STORED DATA:

==*==

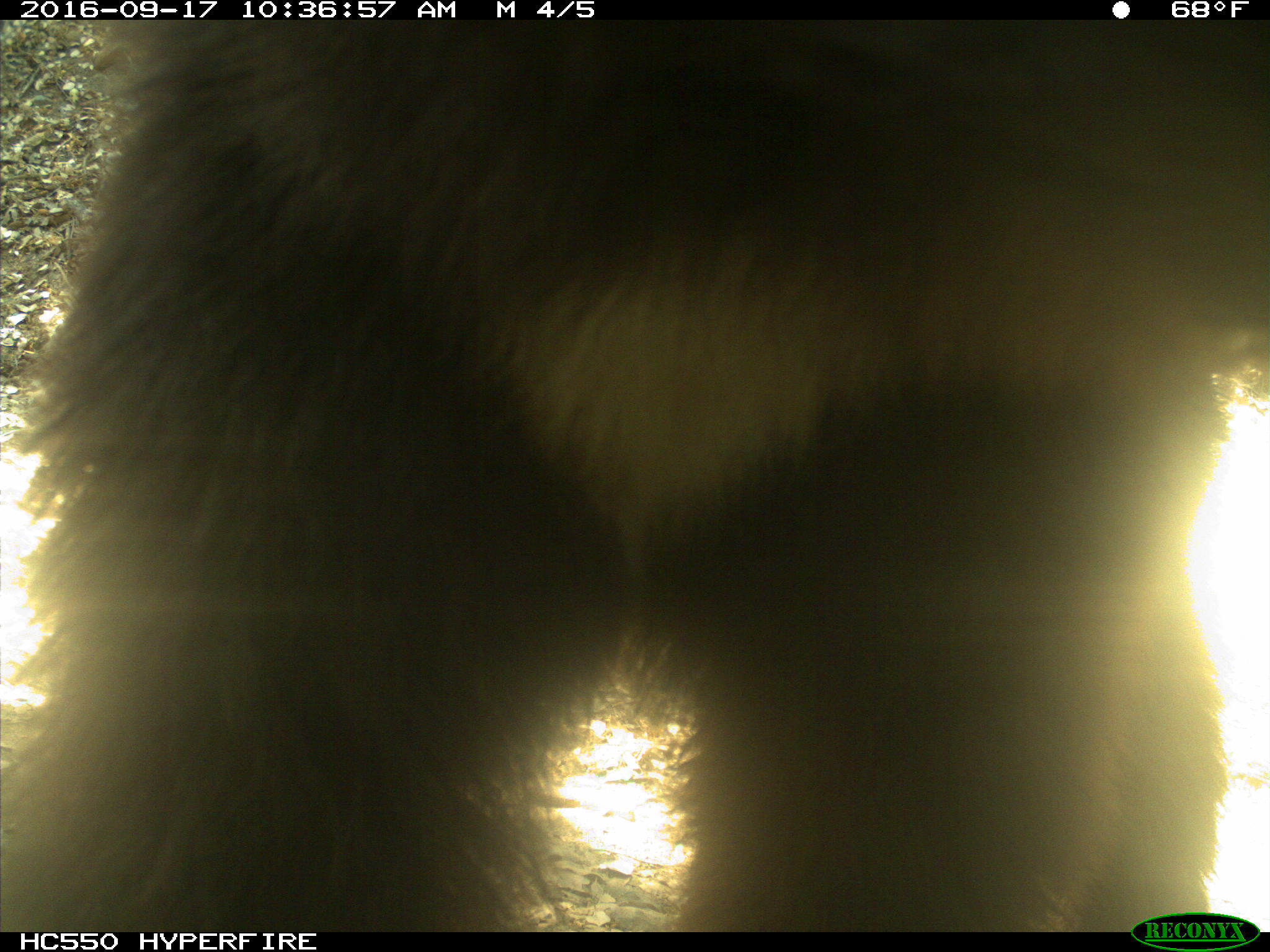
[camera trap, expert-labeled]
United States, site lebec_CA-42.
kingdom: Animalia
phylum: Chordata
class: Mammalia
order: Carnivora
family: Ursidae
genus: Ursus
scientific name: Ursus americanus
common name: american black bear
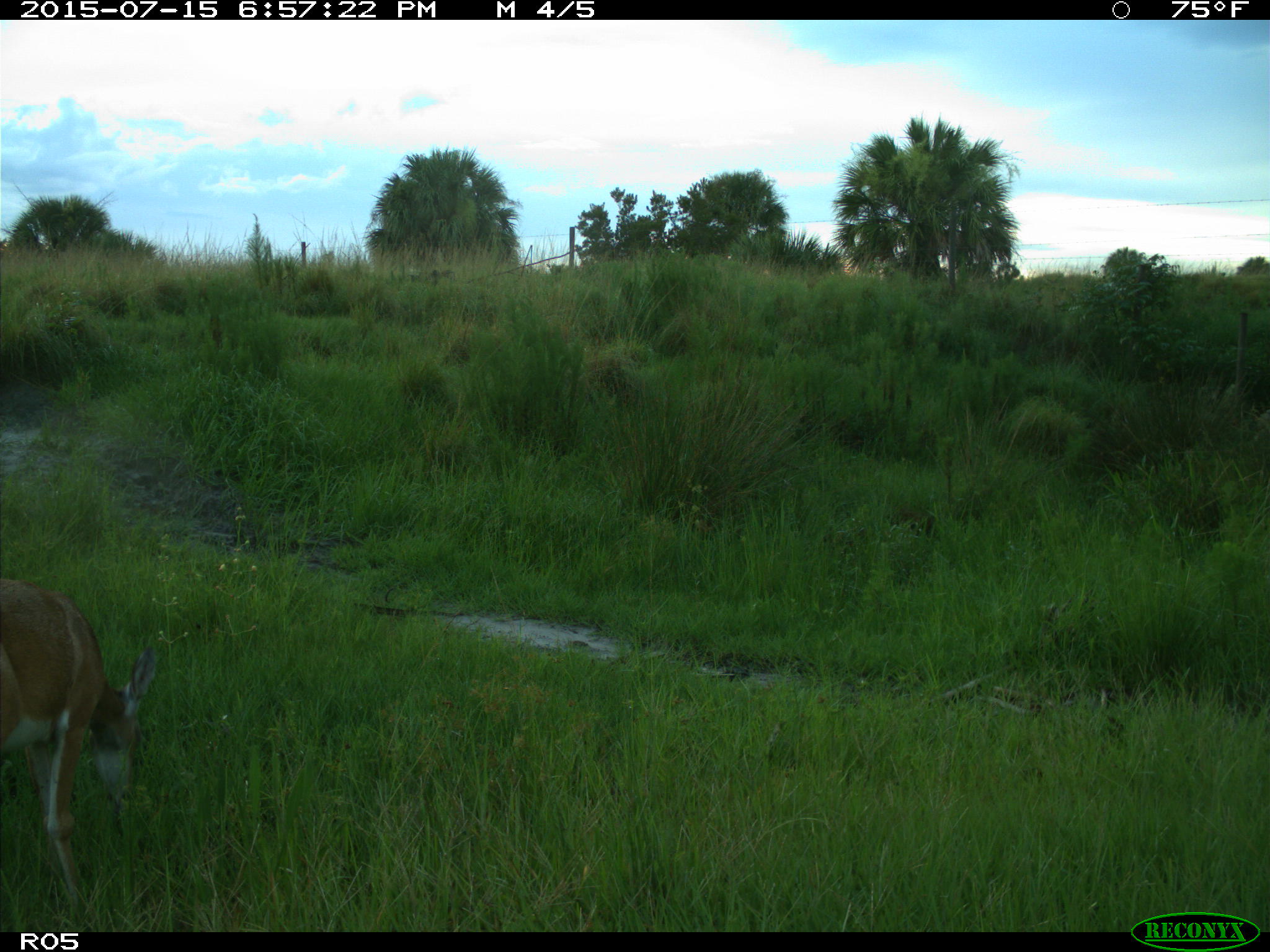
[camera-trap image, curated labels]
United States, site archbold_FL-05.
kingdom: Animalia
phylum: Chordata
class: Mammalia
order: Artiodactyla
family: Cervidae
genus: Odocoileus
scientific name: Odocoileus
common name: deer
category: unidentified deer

==*==

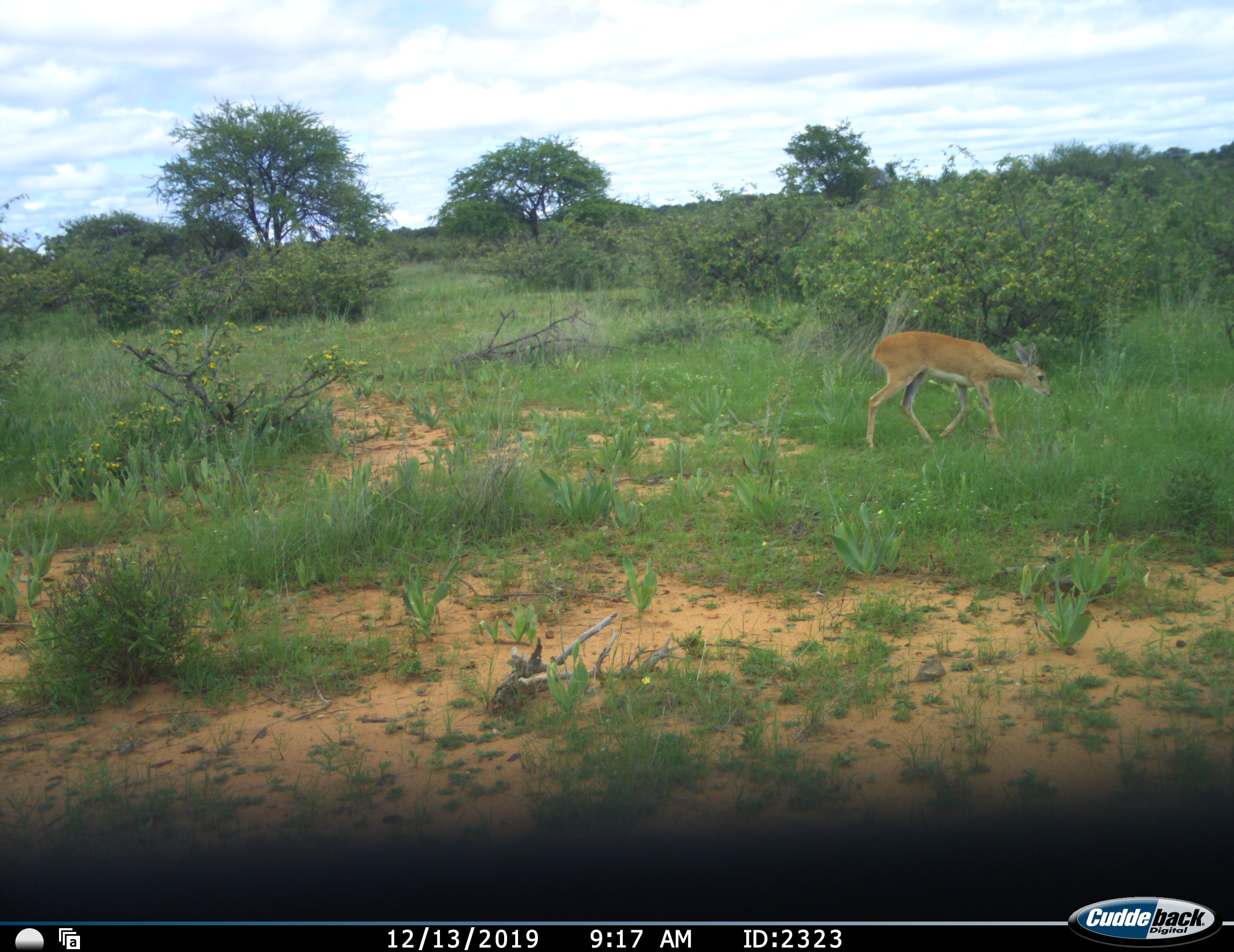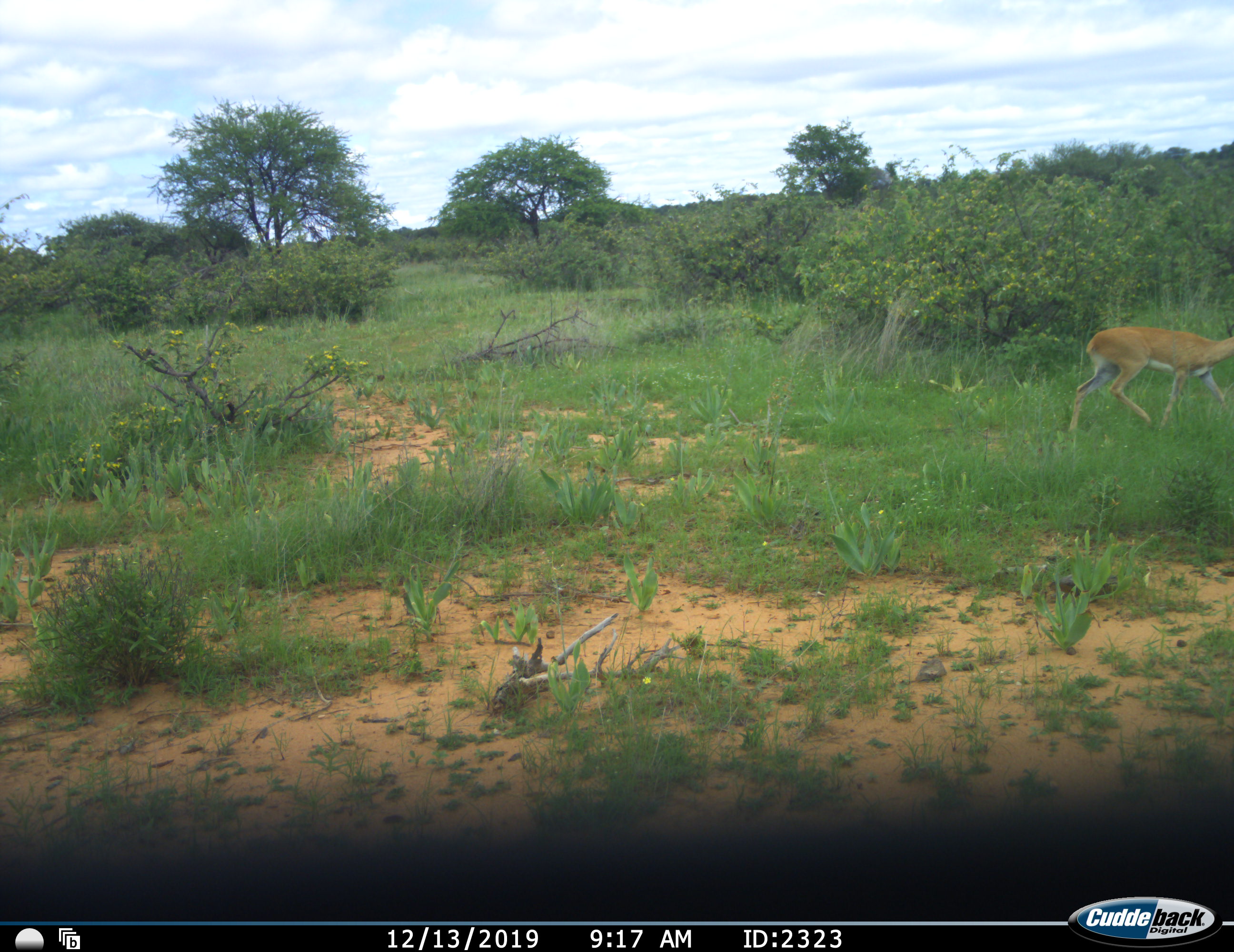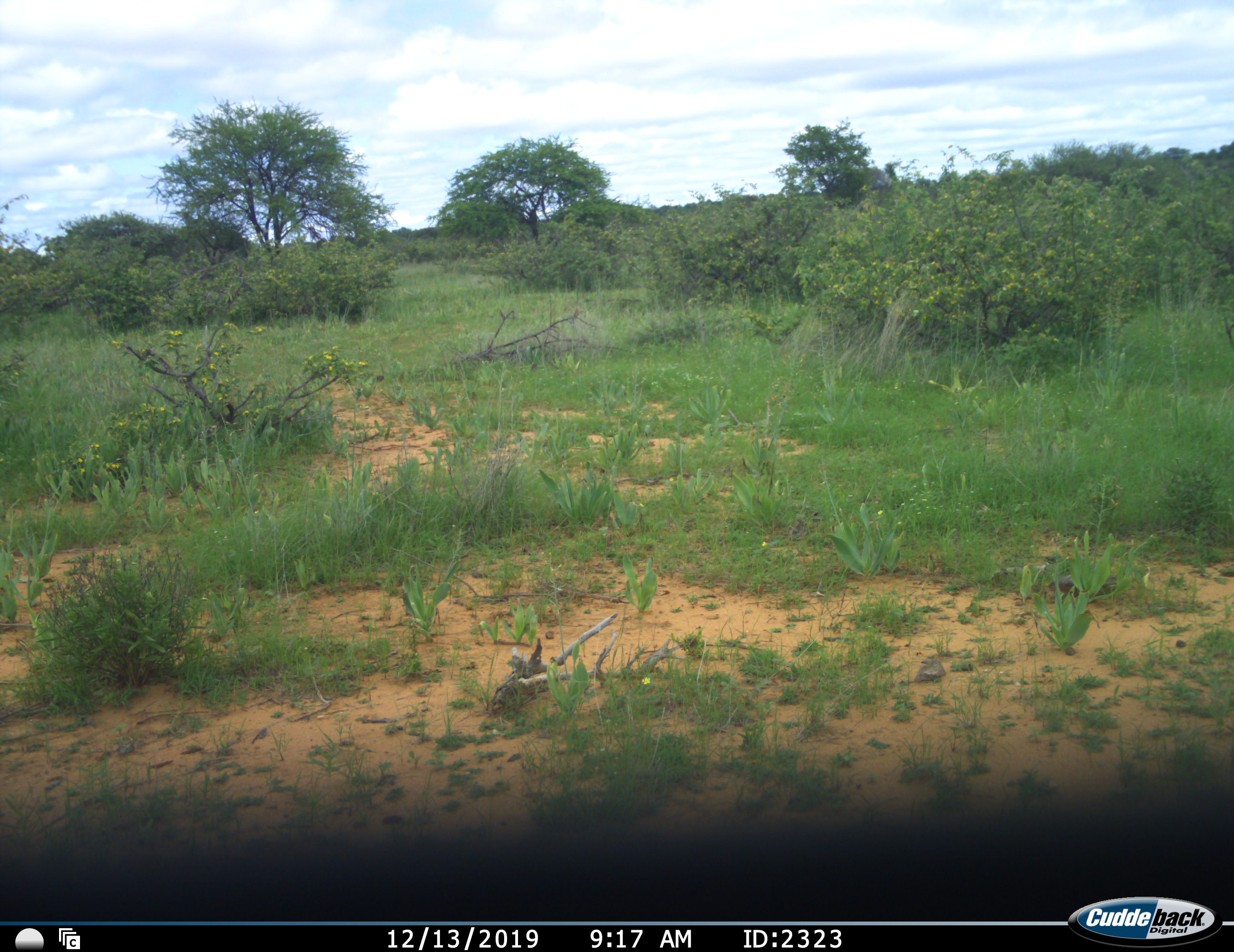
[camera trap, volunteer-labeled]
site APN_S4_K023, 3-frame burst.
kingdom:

==*==

ABOUT THIS EXERCISE:
Look through the entries above and list every line containing "trap".

SOLUTION:
[camera trap, expert-labeled]
[camera-trap image, curated labels]
[camera trap, volunteer-labeled]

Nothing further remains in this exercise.